OK, so I haven't yet read the whole article, but I'm just going to raise a flag in here to say I don't agree on the basic premise. But I do think there is something to discuss.

I still enjoy Kundera's writing, though not so much TULOB. And not at all that disgusting movie, what a disappointment.
The thing is, I like artifice in general. I don't mind props or stage lights in a text, that remind us that literature is formed, not (god-)given. I like the fact that the main body of Kundera's work is written in a second language, there are aspects of it that remind me of other immigrant writers, like Joseph Conrad or Joseph Brodsky. I'm not able to describe it, but I feel there is a common tone, that comes out of working with the language in a different way than those who write primarily in their mother tongue.
The fact that Kundera refused to translate or reprint the books he wrote in Czech and described himself as a French writer might be an indication that he himself felt that he found his literary voice in French, don't you think?

And then, there is the whole discussion of the relation between an artist's personal opinion and personality and their works. There are plenty of great artists who had terrible politics or were terrible people, and that shines through their work. You are free to avoid their art, but it is hard to say it isn't important. The first writer I thought of was Celine. Another artist I thought about was Leni Riefenstahl.. I haven't read Houellebecq yet, but that is just because of priorities, it doesn't mean I won't.
In my reading, Kundera was a misogynist and cynic with many weakness, which is very bad, but he was a misogynist and cynic with many weakness who was constantly exploring why that was with humor. His books are stuffed to the gills with unreliable narrators and ironic exposures of the pompousness and self-indulgences of some men. Tomas in TULOB is not a hero or even an anti-hero, he is just a broken and weak human being, caught up in history with no ability or desire to act. (I was fascinated by Tomas when I read the book, because I knew a Tomas who and wondered about his choices in life).
I hope we don't want our artists to be perfect human beings. That would take us in some unsavory directions.

Kundera saw himself as a humorist, not as a philosopher, similarly to Kafka, who expected his friends to laugh at his stories.

I have no doubt that if he were alive today he would be aligned with Orban and Putin, supporting Brexit, opposing support for Ukraine and other patriarchal crankiness.

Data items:
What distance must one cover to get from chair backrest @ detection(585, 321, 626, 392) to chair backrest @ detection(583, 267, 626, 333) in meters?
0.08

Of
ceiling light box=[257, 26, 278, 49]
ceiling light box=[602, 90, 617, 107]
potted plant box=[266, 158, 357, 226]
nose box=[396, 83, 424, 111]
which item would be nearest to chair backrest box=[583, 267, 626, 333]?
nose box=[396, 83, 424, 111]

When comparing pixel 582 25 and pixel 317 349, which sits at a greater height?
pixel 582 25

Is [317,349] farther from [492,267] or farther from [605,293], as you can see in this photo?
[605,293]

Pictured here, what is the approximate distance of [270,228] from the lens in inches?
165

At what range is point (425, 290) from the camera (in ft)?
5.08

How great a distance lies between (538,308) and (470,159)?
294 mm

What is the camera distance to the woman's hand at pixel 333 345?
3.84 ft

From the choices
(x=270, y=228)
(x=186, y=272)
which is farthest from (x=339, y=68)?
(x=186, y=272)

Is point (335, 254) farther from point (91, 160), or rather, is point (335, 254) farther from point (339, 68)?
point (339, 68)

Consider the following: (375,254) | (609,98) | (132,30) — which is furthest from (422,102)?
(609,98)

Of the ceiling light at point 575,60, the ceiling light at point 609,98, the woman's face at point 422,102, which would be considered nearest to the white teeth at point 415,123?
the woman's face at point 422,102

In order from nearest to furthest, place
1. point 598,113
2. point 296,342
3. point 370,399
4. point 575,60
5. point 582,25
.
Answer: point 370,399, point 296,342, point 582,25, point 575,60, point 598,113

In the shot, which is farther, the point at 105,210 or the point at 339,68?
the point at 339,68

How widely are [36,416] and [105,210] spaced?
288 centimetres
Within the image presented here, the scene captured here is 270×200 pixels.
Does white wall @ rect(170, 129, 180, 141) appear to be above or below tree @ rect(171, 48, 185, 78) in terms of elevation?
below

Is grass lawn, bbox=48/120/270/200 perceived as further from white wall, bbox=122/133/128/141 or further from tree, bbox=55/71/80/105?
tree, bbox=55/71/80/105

• DIRECTIONS:
A - Echo the comment on Kundera word for word between "I hope we don't" and "other patriarchal crankiness.", inclusive.
B - Name every writer other than Kundera whom the comment on Kundera mentions.
C - Pick up the comment on Kundera after its final sentence and keep writing it.
These data items come from a different source than the text.

• RESULTS:
A -
I hope we don't want our artists to be perfect human beings. That would take us in some unsavory directions.

Kundera saw himself as a humorist, not as a philosopher, similarly to Kafka, who expected his friends to laugh at his stories.

I have no doubt that if he were alive today he would be aligned with Orban and Putin, supporting Brexit, opposing support for Ukraine and other patriarchal crankiness.

B - Joseph Conrad, Joseph Brodsky, Celine, Houellebecq, Kafka

C -
Really? I'm surprised at that reading. I mean, you may be right, but I didn't get that impression of his thinking at all. Way back, he wrote two essays about Central Europe which have recently been republished, I haven't yet read them in their new shape. But they point in a different direction than what you suggest. (I'm pretty sure I read the -80s one when it came out, and that was what got me started with Kundera, but can't find it here). Obviously, he can have changed his views over those 40 years.

There are other more literary aspects of the article I also disagree with, but I'll have to finish reading before commenting on those.
posted by mumimor at 3:35 AM on December 14, 2023 [4 favorites]


OK, now read. Throughout the article, the author mentions "mystification", and my impression is that they expect writers to have some sort of obligation to tell the "truth", whatever that is. IMO, that is a romantic expectation that probably eradicates most of world literature. Because I'm old, I see it as an old-fashioned approach to criticism, but because I'm alive, I'm also aware that there is some sort of a revival of this approach going on.

Along the same line, I am strongly opposed to biographical readings of art in general. I mean, I am as curious as anyone about the lives of great artists, and lived experiences can often provide material for artists, but what makes their work art, rather than just random expression, is the way they form the material, regardless of wether that material is autobiographical or found elsewhere.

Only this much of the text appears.